## ASSIGNMENT 1
List every day of the week named in the news report about the monk's death.
## ASSIGNMENT 2
Print the portion of the news report starting at "An altar to" and ending at "officials said Tuesday.".
## ASSIGNMENT 3
According to the news report, at which hospital was the monk being treated?
*** Opening TEXT SEGMENT ***
An altar to buddhist monk Jung Won is displayed at a hospital in Seoul on January 10, 2017. A South Korean Buddhist monk who set himself on fire in protest against the impeached President Park Geun-Hye has died, officials said. The monk, 64, set himself alight on January 7 in central Seoul, where hundreds of thousands held a massive rally for the 11th week to demand Park’s immediate removal. / AFP PHOTO / Ed JONES
A South Korean Buddhist monk who set himself on fire during a protest against impeached President Park Geun-Hye has died, hospital officials said Tuesday.
The 64-year-old monk set himself alight on Saturday night in central Seoul where hundreds of thousands of people had gathered to rally for the 11th week to demand Park’s immediate removal.
He suffered severe burns across his face and body and died Monday night, according to Seoul National University Hospital where he was being treated.
The monk, who has been identified as Venerable Jung-Won, left a note urging authorities to arrest the scandal-hit president for committing “treason” and criticising policies of her administration.
He also slammed Park as a “traitor” for forging a deal with Japan to settle compensation for women forced into sexual slavery for Japanese troops during World War II, according to Yonhap news agency.
*** Closing TEXT SEGMENT ***
*** Opening GIVEN DATA ***
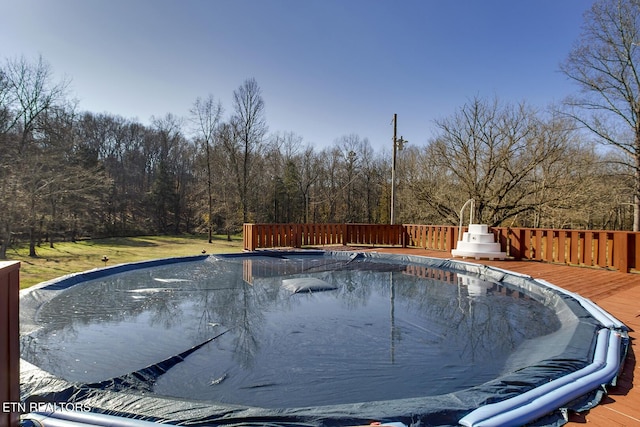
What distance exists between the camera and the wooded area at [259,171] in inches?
394

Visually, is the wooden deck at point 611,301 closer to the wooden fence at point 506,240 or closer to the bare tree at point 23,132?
the wooden fence at point 506,240

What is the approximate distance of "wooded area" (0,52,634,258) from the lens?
10.0 metres

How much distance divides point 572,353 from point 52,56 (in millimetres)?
13827

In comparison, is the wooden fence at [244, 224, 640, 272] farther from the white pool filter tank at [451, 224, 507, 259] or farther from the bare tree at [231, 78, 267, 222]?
the bare tree at [231, 78, 267, 222]

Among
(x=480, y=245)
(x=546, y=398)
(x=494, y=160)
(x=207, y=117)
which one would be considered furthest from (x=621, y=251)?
(x=207, y=117)

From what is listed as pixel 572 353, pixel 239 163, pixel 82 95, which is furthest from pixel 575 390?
pixel 239 163

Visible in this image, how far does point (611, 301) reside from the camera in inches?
141

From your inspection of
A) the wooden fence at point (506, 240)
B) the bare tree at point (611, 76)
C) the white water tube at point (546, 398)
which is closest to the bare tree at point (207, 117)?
the wooden fence at point (506, 240)

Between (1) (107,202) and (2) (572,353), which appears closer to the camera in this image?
(2) (572,353)

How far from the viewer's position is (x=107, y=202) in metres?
19.1

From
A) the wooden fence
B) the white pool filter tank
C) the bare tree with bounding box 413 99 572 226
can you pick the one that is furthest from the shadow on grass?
the white pool filter tank

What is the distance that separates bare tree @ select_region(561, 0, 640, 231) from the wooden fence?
721cm

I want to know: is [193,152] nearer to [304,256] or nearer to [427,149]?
[427,149]

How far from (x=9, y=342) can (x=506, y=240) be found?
773cm
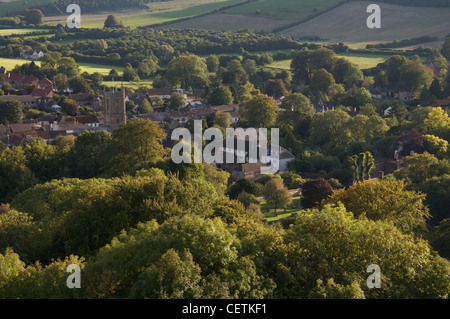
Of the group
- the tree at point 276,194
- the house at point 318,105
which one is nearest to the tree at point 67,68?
the house at point 318,105

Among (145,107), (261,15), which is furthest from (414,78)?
(261,15)

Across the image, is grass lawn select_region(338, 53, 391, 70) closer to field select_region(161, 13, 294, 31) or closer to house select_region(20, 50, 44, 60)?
field select_region(161, 13, 294, 31)

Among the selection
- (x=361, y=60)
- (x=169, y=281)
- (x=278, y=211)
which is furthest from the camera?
(x=361, y=60)

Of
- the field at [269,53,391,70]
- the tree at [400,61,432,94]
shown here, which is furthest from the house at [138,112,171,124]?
the field at [269,53,391,70]

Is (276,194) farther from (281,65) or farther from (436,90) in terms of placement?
(281,65)

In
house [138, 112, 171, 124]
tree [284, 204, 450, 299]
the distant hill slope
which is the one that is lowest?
house [138, 112, 171, 124]

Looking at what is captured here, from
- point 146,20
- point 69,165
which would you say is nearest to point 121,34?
point 146,20
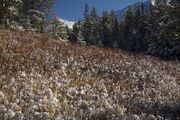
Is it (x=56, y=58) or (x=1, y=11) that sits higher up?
(x=1, y=11)

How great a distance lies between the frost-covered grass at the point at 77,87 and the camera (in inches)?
379

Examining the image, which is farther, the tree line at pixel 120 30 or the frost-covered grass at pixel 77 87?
the tree line at pixel 120 30

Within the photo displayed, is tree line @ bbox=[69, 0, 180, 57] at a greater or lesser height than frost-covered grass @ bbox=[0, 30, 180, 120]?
greater

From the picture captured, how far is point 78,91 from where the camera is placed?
1168cm

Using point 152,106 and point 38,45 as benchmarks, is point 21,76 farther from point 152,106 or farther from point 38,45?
point 38,45

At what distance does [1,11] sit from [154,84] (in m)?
27.1

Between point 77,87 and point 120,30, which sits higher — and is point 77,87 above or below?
below

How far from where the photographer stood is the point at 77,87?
12.1 metres

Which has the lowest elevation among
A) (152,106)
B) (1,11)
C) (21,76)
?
(152,106)

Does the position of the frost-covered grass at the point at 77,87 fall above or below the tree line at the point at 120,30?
below

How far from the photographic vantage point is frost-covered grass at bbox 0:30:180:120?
9617mm

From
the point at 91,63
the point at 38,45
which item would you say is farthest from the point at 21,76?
the point at 38,45

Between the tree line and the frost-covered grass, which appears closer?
the frost-covered grass

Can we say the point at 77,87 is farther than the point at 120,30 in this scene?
No
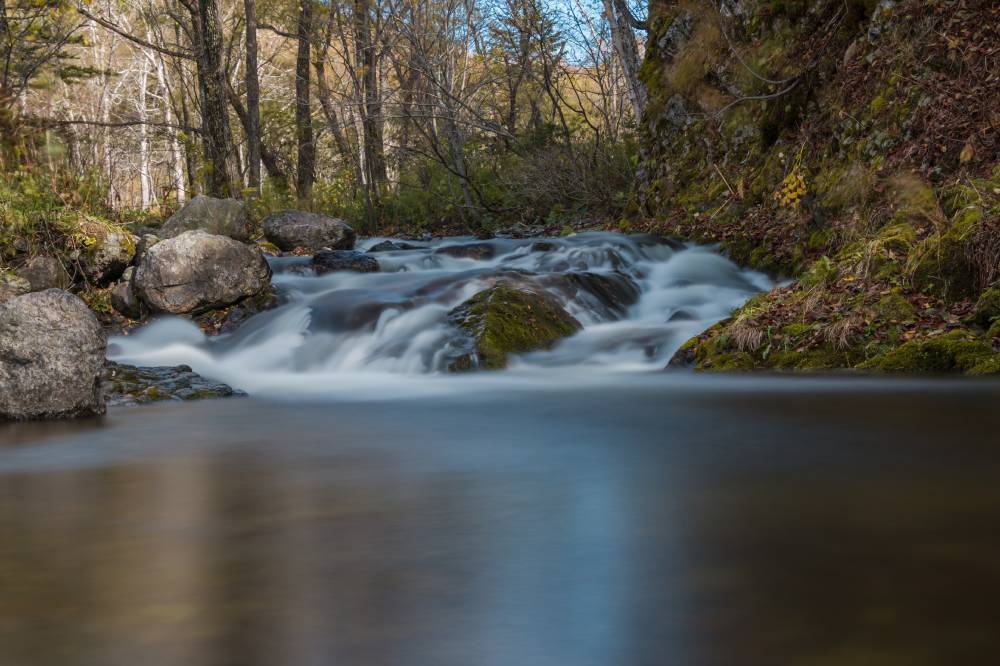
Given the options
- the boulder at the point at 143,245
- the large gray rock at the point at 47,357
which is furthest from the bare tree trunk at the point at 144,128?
the large gray rock at the point at 47,357

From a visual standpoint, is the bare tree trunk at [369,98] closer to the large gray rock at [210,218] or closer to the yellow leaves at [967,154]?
the large gray rock at [210,218]

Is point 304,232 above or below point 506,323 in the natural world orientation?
above

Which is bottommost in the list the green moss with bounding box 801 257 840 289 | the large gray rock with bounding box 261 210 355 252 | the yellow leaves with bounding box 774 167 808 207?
the green moss with bounding box 801 257 840 289

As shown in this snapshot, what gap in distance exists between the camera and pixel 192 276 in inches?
441

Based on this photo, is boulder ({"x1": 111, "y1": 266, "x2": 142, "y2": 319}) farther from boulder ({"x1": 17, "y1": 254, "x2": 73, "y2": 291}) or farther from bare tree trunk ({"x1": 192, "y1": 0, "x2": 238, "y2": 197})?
bare tree trunk ({"x1": 192, "y1": 0, "x2": 238, "y2": 197})

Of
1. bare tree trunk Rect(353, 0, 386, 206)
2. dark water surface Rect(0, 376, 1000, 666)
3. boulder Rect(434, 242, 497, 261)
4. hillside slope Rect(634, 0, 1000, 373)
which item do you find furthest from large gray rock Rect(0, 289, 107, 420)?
bare tree trunk Rect(353, 0, 386, 206)

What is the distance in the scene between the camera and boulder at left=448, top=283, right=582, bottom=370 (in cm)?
808

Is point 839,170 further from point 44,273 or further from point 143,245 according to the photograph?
point 44,273

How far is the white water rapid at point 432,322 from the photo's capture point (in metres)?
8.16

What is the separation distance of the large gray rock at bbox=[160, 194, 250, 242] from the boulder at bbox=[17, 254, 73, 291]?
7.67 feet

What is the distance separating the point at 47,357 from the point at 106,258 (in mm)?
6420

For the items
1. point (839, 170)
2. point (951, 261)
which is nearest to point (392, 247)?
point (839, 170)

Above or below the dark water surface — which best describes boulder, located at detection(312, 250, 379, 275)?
above

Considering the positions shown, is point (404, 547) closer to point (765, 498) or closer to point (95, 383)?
point (765, 498)
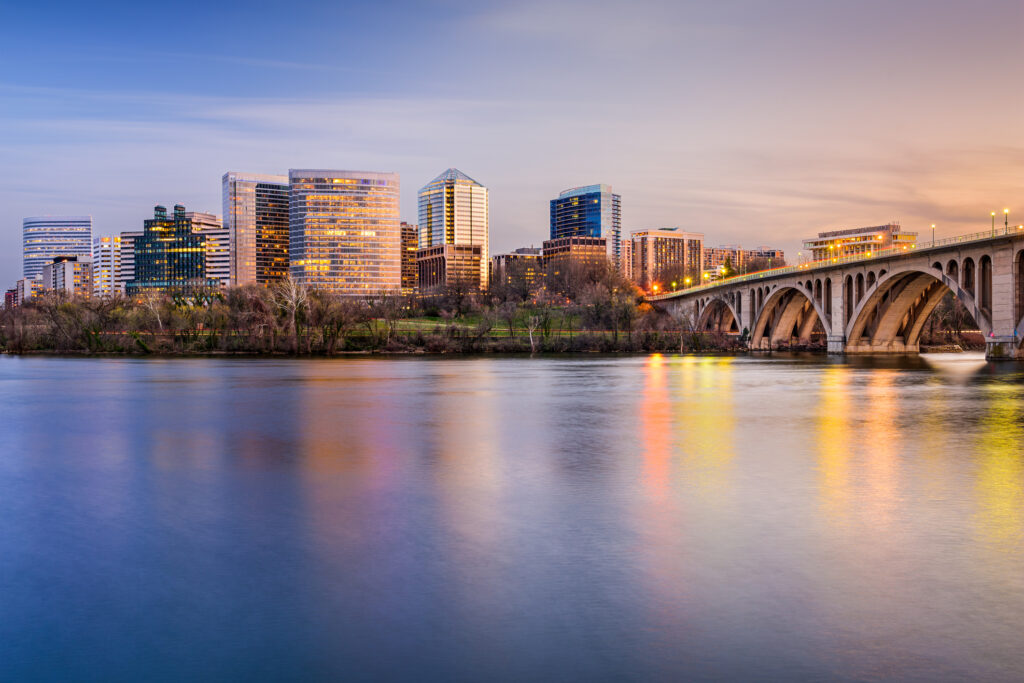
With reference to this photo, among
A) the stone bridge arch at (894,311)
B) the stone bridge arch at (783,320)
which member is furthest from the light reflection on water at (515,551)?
the stone bridge arch at (783,320)

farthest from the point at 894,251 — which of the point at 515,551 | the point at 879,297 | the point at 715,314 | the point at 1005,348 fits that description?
the point at 515,551

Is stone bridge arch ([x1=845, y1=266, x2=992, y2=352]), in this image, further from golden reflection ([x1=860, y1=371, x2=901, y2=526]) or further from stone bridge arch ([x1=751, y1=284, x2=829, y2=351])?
golden reflection ([x1=860, y1=371, x2=901, y2=526])

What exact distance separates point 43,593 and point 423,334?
10167 centimetres

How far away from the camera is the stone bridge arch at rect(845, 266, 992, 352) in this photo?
3585 inches

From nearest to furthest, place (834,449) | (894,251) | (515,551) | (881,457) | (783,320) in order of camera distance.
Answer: (515,551) → (881,457) → (834,449) → (894,251) → (783,320)

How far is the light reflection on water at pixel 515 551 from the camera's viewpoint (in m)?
9.09

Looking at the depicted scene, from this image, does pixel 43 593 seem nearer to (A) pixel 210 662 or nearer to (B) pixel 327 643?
(A) pixel 210 662

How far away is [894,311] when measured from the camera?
95562 millimetres

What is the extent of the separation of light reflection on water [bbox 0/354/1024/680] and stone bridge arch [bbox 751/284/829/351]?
93873 mm

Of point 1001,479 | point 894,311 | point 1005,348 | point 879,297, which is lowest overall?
point 1001,479

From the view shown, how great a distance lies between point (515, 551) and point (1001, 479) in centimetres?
1267

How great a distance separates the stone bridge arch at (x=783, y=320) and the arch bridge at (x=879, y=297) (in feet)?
0.50

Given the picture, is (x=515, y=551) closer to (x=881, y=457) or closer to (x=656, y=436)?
(x=881, y=457)

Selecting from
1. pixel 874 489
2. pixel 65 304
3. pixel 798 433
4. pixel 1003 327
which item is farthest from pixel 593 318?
pixel 874 489
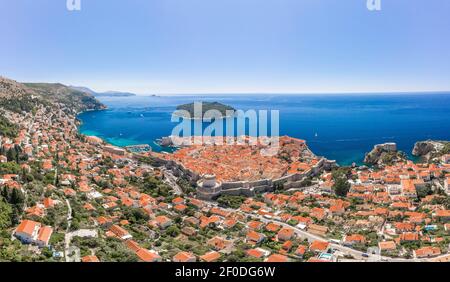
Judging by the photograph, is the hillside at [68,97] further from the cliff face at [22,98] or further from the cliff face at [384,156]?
the cliff face at [384,156]

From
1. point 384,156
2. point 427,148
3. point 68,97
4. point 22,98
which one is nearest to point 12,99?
point 22,98

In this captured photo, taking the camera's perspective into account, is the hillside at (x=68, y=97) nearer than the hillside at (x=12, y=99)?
No

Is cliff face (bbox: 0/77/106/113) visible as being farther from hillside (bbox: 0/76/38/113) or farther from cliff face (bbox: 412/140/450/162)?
cliff face (bbox: 412/140/450/162)

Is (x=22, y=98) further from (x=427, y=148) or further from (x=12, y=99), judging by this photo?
(x=427, y=148)

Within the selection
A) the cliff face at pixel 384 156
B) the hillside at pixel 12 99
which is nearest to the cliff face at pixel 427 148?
the cliff face at pixel 384 156

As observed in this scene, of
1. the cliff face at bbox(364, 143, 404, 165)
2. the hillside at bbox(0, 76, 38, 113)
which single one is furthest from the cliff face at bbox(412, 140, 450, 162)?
the hillside at bbox(0, 76, 38, 113)

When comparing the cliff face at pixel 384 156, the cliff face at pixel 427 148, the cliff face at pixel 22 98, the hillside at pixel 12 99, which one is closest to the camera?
the cliff face at pixel 384 156
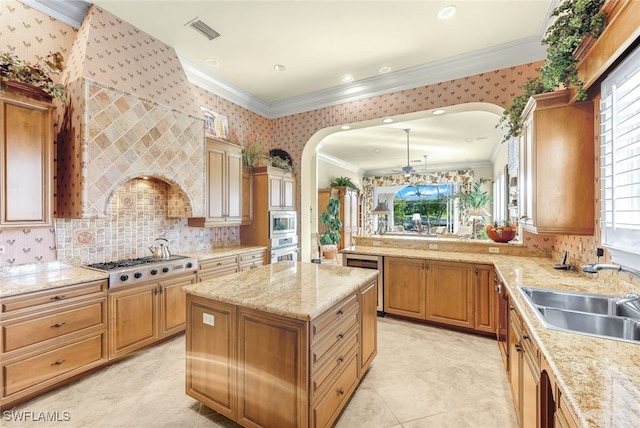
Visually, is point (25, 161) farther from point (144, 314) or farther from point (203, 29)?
*** Closing GIVEN DATA ***
## ANSWER SPACE 1
Tuesday, Saturday, Monday

## ANSWER SPACE 2
An altar to buddhist monk Jung Won is displayed at a hospital in Seoul on January 10, 2017. A South Korean Buddhist monk who set himself on fire in protest against the impeached President Park Geun-Hye has died, officials said. The monk, 64, set himself alight on January 7 in central Seoul, where hundreds of thousands held a massive rally for the 11th week to demand Park’s immediate removal. / AFP PHOTO / Ed JONES
A South Korean Buddhist monk who set himself on fire during a protest against impeached President Park Geun-Hye has died, hospital officials said Tuesday.

## ANSWER SPACE 3
Seoul National University Hospital